-------- Sezione di testo
La Guerra Gotica e Totila
L'Italia e la Sicilia erano state sotto il controllo dei Goti sin dal 476, quando l'ultimo Imperatore romano d'Occidente, Romolo Augustolo, fu deposto, e, benché Odoacre, il gotico Rex Italiae (Re d'Italia), riconoscesse l'autorità dell'Imperatore di Costantinopoli, il regno gotico aveva iniziato a promuovere politiche autonome rispetto all'influenza bizantina. L'aristocrazia imperiale italiana aveva continuato ad avere una posizione di privilegio, anche dopo la conquista gota, ma nel 524, a seguito dell'esecuzione di Boezio, un preminente uomo politico dell'Impero, si ebbero conflitti e controversie. Fu proprio in tale clima di malcontento nei confronti della dominazione dei Goti, che Giustiniano andò alla riconquista dell'Italia e della Sicilia. La rapida riconquista dell'Africa aveva dato animo all'Imperatore, ed egli inviò Belisario, con un piccolo contingente, ad attaccare la Sicilia, che nel 535 cadde velocemente nelle mani dei Bizantini. Dopo una serie di vittorie e sconfitte contro i Goti ed i loro alleati, in Italia così come in Dalmazia (odierna Croazia), entro il 540 i Bizantini si assicurarono il controllo sull'Italia.
Tuttavia la guerra gotica non era giunta al termine, poiché, sebbene larga parte dell'Italia fosse stata conquistata dagli imperiali, alcuni insediamenti e città (tra le quali Verona) rimanevano nell'orbita gota e, nonostante la sonora sconfitta, le forze superstiti dei Goti, riuscirono a trovare un capo in Totila. Nell'autunno del 541 Totila fu proclamato re e dopo poco gli fu affidata l'impresa di tentare la riconquista dell'Italia. Nonostante l'esiguità delle truppe a sua disposizione, egli fu favorito dai molti problemi dell'impero bizantino. Infatti, più o meno contemporaneamente, erano riprese le ostilità tra Giustiniano e l'Impero Sassanide, causando una redistribuzione delle truppe disponibili tra il fronte orientale e quello occidentale. Inoltre, nel 542, un'epidemia di peste, definita in seguito la peste giustinianea, sfinì le capacità imperiali di reazione. Così Totila riuscì a bloccare e sconfiggere la controffensiva bizantina, conquistando nel 543 Napoli, dopo averla posta sotto assedio. La stessa città di Roma passò di mano per ben tre volte, in rapida successione, fino al 549, quando rimase sotto il controllo di Totila. Prima di ciò Belisario aveva provato a sconfiggerlo più volte, essendo ostacolato dalla mancanza di rinforzi e rifornimenti da parte di Giustiniano. Un'ulteriore, nuova offensiva era stata intrapresa dal nipote di Giustiniano, Germano Giustino, ma egli morì nel 551 e fu sostituito dal generale Narsete. Nel 553 fu proprio Narsete a sconfiggere Totila, riconquistando nuovamente ai Bizantini l'Italia.
----------------
-------- Dati seguenti
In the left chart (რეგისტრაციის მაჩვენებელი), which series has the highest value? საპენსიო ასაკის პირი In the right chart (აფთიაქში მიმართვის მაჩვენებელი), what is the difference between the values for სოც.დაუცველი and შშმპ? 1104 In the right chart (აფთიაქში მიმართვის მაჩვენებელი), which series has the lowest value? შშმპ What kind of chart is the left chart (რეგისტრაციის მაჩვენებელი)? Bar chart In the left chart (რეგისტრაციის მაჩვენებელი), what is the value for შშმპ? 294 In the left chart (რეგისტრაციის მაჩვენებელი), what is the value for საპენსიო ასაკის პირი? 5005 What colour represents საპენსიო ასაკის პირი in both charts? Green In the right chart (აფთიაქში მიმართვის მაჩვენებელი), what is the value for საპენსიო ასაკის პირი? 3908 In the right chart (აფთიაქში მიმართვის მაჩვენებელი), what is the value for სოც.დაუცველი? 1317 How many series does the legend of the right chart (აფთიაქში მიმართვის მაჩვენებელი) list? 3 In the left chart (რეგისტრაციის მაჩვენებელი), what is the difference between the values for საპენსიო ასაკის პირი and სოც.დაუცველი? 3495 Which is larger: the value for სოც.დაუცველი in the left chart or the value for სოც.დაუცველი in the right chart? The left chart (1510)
----------------
= Compito 1 =
Secondo il testo sulla guerra gotica, in quale anno Totila conquistò Napoli?
= Compito 2 =
Riprendi il testo sulla guerra gotica e Totila e proseguilo a partire dalla sua ultima frase.

= La tua risposta 1 =
Totila conquistò Napoli nel 543, dopo averla posta sotto assedio.

= La tua risposta 2 =
Il regno di Giustiniano durò per quasi 40 anni, pur non godendo sempre il favore del popolo. Una ribellione delle popolazioni samaritane contro l'Impero fu guidata nel 529 da Giuliano ben Sabar, un predicatore a sfondo messianico, che aveva ampio seguito nella regione palestinese. Costantinopoli fu poi attanagliata da sommovimenti sociali nel 532; la rivolta di Nika, che durò una settimana, causò la morte di migliaia di cittadini e lasciò in rovina la gran parte del centro storico monumentale della città. Nel 559, un'ulteriore, successiva e più significativa rivolta samaritana, che verosimilmente coinvolse anche parte della popolazione di origine ebraica della Palestina, non fu sedata se non dopo la morte di Giustiniano.
Il Codex Iustinianus
Già all'inizio del suo regno, Giustiniano aveva commissionato ad un giurista della sua corte, Triboniano, un unico testo, con valore normativo, in cui fossero riunite tutte le note legali, i commentari e le leggi del Diritto romano: nacque così il Codex Iustinianus. La prima edizione fu pubblicata nel 529, nel 534 ne seguì una seconda emendata (quella conosciuta, a differenza della prima, fino ai nostri giorni). Il testo è scritto in Latino ed è suddiviso in titoli, secondo le materie di cui si occupano le norme. In esso sono contenute anche leggi sull'eresia, l'ortodossia ed il paganesimo.
La vita di Giustiniano scritta da Procopio
Giustiniano è l'unico tra gli imperatori romani la cui vita ci sia stata tramandata attraverso due fonti differenti, dello stesso autore. Procopio di Cesarea, referendario del generale Belisario, scrisse, tra il 545 e il 553, il De Bellis ("Sulle guerre [di Giustiniano]"), in cui sono riportate le vittorie ed alcune delle sconfitte avutesi durante le campagne militari volute dall'imperatore. Inoltre egli scrisse, tra il 550 ed il 557, il De Aedificiis ("Sugli edifici [di Giustiniano]"), un'opera che descrive, con dovizia di particolari, i molti lavori di edilizia pubblica intrapresi durante il suo regno. Procopio scrisse anche, tra il 550 ed il 562, gli Anecdota (tradotti solitamente con il titolo di "Storia segreta", più raramente come "Cose rimaste inedite"), finalizzati a fornire uno sguardo realistico sulla vita della corte imperiale. Ponderando il tono molto negativo del testo, non è chiaro se Procopio intendesse fornirci un punto di vista satirico sulla vita di corte o se la sua intenzione fosse soltanto di darne uno più verosimile rispetto a quello epico del De Bellis o a quello encomiastico del De Aedificiis. Ciò che è quasi sicuro, è che gli Anecdota rivelano quanto Procopio avesse perso la fiducia verso il regno di Giustiniano, in opposizione a tutto ciò che di positivo egli aveva espresso nelle sue prime opere.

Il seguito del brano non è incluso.